As you can see I have explicitly disabled istio injection and there are no running sidecars in either namespace. The traces for telemetry_canary
arrive as expected into jaeger. Things change when I enable istio into the samples
namespace. The scenario then becomes as follows:
~ > kubectl get namespace samples
NAME STATUS AGE
samples Active 15m
~ > kubectl describe namespace samples
Name: samples
Labels: istio-injection=enabled
Annotations: <none>
Status: Active
Resource Quotas
Name: gke-resource-quotas
Resource Used Hard
-------- --- ---
count/ingresses.extensions 0 5k
count/jobs.batch 0 10k
pods 2 5k
services 0 1500
No resource limits.
~ > kubectl -n samples get pods
NAME READY STATUS RESTARTS AGE
telemetry-canary-79868d748f-z5hfg 2/2 Running 0 56s
I’ve forced a redeploy of the telemetry_canary
pods and the istio sidecar is injected as expected.

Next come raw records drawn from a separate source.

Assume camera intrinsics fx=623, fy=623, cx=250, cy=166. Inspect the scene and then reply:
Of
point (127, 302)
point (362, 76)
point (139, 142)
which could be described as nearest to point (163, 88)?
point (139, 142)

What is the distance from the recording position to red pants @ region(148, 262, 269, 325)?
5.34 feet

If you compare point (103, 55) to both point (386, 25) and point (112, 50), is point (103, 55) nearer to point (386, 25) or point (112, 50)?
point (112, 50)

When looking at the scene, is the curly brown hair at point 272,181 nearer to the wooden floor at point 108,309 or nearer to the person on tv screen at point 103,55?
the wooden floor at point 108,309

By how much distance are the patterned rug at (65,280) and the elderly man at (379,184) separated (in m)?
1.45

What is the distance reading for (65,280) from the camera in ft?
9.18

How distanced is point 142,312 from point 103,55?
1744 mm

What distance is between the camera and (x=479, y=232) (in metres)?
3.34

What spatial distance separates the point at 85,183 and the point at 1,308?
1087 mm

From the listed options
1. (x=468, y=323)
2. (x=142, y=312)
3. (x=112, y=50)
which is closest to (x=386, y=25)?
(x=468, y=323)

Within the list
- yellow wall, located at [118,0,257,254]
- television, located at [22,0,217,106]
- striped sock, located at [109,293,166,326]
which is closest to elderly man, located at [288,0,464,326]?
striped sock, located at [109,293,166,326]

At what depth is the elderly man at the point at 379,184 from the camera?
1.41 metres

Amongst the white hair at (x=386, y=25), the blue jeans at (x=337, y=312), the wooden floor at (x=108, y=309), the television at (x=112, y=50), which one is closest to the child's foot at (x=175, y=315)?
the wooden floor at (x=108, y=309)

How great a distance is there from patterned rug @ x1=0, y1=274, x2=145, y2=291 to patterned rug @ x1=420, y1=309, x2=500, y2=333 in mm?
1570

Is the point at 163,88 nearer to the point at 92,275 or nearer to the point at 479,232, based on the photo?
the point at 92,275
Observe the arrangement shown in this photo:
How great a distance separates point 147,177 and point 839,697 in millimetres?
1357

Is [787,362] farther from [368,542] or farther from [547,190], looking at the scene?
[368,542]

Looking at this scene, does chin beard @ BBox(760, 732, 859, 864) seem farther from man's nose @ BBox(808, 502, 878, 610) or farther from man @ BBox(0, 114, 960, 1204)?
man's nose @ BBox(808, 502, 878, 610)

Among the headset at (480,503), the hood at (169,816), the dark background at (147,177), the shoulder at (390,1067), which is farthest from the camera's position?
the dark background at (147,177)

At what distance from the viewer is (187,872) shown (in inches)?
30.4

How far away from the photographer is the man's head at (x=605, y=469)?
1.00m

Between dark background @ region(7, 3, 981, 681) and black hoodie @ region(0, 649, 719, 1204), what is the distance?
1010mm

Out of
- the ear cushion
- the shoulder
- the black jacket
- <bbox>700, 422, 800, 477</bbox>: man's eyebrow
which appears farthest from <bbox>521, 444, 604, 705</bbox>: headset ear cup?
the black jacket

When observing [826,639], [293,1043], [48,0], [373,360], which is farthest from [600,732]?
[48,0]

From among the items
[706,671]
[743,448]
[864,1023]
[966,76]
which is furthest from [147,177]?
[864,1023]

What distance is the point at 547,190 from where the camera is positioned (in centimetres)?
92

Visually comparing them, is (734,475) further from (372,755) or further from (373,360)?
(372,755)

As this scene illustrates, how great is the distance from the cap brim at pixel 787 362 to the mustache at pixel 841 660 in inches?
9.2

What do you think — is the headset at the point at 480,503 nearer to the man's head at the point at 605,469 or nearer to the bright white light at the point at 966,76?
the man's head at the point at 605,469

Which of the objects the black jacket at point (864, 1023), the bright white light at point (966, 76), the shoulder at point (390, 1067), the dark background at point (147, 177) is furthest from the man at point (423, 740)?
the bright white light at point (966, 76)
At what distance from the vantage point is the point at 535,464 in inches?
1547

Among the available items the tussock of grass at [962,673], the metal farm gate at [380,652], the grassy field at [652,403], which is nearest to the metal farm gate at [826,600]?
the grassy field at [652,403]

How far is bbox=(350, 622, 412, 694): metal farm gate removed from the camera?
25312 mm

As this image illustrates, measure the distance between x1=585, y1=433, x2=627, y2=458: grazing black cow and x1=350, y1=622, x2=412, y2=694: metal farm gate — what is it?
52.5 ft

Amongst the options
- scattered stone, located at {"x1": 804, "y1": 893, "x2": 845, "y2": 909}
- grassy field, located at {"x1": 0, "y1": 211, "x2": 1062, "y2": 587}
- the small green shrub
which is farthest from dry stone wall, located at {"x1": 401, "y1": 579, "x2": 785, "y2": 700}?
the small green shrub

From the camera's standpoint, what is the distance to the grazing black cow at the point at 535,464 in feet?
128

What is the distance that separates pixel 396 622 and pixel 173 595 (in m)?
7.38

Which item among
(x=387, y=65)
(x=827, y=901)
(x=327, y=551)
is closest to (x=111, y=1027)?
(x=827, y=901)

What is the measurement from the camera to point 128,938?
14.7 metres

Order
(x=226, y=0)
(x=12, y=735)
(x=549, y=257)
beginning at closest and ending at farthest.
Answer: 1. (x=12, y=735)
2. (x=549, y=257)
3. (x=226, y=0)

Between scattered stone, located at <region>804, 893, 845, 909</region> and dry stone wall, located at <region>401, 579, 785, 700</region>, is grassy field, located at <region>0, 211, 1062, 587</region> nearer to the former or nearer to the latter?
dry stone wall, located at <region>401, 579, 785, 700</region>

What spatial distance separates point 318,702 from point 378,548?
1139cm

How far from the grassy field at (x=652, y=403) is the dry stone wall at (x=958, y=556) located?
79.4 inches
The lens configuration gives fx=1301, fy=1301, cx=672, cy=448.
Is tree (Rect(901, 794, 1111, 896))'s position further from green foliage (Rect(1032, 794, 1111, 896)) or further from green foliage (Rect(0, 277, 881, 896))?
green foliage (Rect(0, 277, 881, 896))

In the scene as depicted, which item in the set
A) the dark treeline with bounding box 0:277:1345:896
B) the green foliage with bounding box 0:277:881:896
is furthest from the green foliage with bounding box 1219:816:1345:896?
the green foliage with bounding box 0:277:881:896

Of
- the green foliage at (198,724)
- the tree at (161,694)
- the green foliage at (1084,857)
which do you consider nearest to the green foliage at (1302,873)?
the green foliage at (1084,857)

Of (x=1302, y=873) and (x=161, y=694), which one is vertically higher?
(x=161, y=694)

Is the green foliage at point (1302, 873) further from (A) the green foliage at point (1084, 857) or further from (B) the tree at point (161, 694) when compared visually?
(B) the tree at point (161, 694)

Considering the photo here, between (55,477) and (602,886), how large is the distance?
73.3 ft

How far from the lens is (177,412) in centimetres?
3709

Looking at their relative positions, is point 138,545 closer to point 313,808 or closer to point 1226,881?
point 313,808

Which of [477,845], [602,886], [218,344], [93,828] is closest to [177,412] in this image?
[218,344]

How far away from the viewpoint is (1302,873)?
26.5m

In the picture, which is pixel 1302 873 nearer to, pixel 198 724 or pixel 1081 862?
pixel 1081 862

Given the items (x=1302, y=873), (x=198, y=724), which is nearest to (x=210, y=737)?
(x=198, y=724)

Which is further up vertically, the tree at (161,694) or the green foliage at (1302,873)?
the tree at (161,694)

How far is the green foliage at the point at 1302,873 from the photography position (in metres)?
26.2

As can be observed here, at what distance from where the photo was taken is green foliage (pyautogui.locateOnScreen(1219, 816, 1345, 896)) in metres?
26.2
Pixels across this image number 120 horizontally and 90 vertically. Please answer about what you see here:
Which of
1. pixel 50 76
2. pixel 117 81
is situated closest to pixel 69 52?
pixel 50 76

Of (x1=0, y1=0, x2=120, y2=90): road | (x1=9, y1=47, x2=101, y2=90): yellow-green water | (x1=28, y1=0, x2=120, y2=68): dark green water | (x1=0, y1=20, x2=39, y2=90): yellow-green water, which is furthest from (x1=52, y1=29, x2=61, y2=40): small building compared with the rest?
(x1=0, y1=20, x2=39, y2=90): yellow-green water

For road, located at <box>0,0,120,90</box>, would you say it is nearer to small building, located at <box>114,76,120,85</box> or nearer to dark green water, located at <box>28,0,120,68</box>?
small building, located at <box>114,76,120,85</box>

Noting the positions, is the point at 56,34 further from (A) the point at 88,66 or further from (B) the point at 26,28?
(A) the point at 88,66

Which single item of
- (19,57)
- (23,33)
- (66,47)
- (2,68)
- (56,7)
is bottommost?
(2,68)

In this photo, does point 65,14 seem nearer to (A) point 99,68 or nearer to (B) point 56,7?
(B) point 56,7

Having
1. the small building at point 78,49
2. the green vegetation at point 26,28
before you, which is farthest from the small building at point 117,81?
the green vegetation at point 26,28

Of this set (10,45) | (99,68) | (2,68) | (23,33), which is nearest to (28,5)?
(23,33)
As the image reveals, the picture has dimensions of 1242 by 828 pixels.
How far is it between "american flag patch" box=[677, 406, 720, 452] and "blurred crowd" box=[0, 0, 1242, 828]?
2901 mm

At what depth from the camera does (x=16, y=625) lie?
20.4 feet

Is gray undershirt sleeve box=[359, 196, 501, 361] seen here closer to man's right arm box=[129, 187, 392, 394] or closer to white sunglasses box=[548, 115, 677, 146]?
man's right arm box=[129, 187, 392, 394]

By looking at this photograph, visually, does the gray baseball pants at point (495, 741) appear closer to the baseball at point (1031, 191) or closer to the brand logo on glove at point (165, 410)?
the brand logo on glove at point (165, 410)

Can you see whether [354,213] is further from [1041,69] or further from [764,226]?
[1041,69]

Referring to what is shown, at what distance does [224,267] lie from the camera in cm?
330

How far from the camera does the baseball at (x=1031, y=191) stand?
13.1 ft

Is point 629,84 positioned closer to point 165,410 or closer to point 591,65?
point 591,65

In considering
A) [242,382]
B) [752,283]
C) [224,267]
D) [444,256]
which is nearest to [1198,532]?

From the pod description:
istio-proxy:
Container ID: docker://aeb5c13cb54f0c8e9bc77a6efa5d6b37e1a4c35fb9e161d3035a26aa50bd7328
Image: docker.io/istio/proxyv2:1.3.0
Image ID: docker-pullable://istio/proxyv2@sha256:f3f68f9984dc2deb748426788ace84b777589a40025085956eb880c9c3c1c056
Port: 15090/TCP
Host Port: 0/TCP
Args:
proxy
sidecar
--domain
$(POD_NAMESPACE).svc.cluster.local
--configPath
/etc/istio/proxy
--binaryPath
/usr/local/bin/envoy
--serviceCluster
telemetry-canary.$(POD_NAMESPACE)
--drainDuration
45s
--parentShutdownDuration
1m0s
--discoveryAddress
istio-pilot.istio-system:15010
--zipkinAddress
jaeger-collector.observability:9411
--dnsRefreshRate
300s
--connectTimeout
10s
--proxyAdminPort
15000
--concurrency
2
--controlPlaneAuthPolicy
NONE
--statusPort
15020
--applicationPorts
8081
Once this is enabled there are no longer any traces making it into jaeger. From telemetry_canary
's logs:
Oct 03, 2019 12:21:07 AM io.opencensus.exporter.trace.util.TimeLimitedHandler handleException
WARNING: Failed to export traces: java.util.concurrent.ExecutionException: io.jaegertracing.internal.exceptions.SenderException: Could not send 10 spans, response 503: upstream connect error or disconnect/reset before headers. reset reason: connection failure
Oct 03, 2019 12:21:12 AM io.opencensus.exporter.trace.util.TimeLimitedHandler handleException
WARNING: Failed to export traces: java.util.concurrent.ExecutionException: io.jaegertracing.internal.exceptions.SenderException: Could not send 11 spans, response 503: upstream connect error or disconnect/reset before headers. reset reason: connection failure
Oct 03, 2019 12:21:17 AM io.opencensus.exporter.trace.util.TimeLimitedHandler handleException
WARNING: Failed to export traces: java.util.concurrent.ExecutionException: io.jaegertracing.internal.exceptions.SenderException: Could not send 14 spans, response 503: upstream connect error or disconnect/reset before headers. reset reason: connection failure
Oct 03, 2019 12:21:22 AM io.opencensus.exporter.trace.util.TimeLimitedHandler handleException
WARNING: Failed to export traces: java.util.concurrent.ExecutionException: io.jaegertracing.internal.exceptions.SenderException: Could not send 6 spans, response 503: upstream connect error or disconnect/reset before headers. reset reason: connection failure
Oct 03, 2019 12:21:27 AM io.opencensus.exporter.trace.util.TimeLimitedHandler handleException
WARNING: Failed to export traces: java.util.concurrent.ExecutionException: io.jaegertracing.internal.exceptions.SenderException: Could not send 8 spans, response 503: upstream connect error or disconnect/reset before headers. reset reason: connection failure
My understanding of what’s happening here is that telemetry_canary
is trying to route to jaeger-collector.observability
through the mesh but observability
namespace is outside of the mesh, which earns me a 503. I actually did try pointing telemetry_canary
directly to jaeger-collector
's cluster IP which also did not work, for whatever that is worth. Enabling istio-injection into observability
namespace fails as the jaeger-operator seems to explicitly set istio injection to be false: jaeger’s elasticsearch cluster joins the mesh, the collector fails to connect to them – since it’s outside – and therefore never starts for want of a connection to its ES cluster.
I’m a little stumped as to what to try next. If anyone else has combined a production jaeger with istio I’d be very happy to know about your setup and I’m very happy to add anymore information here, as well.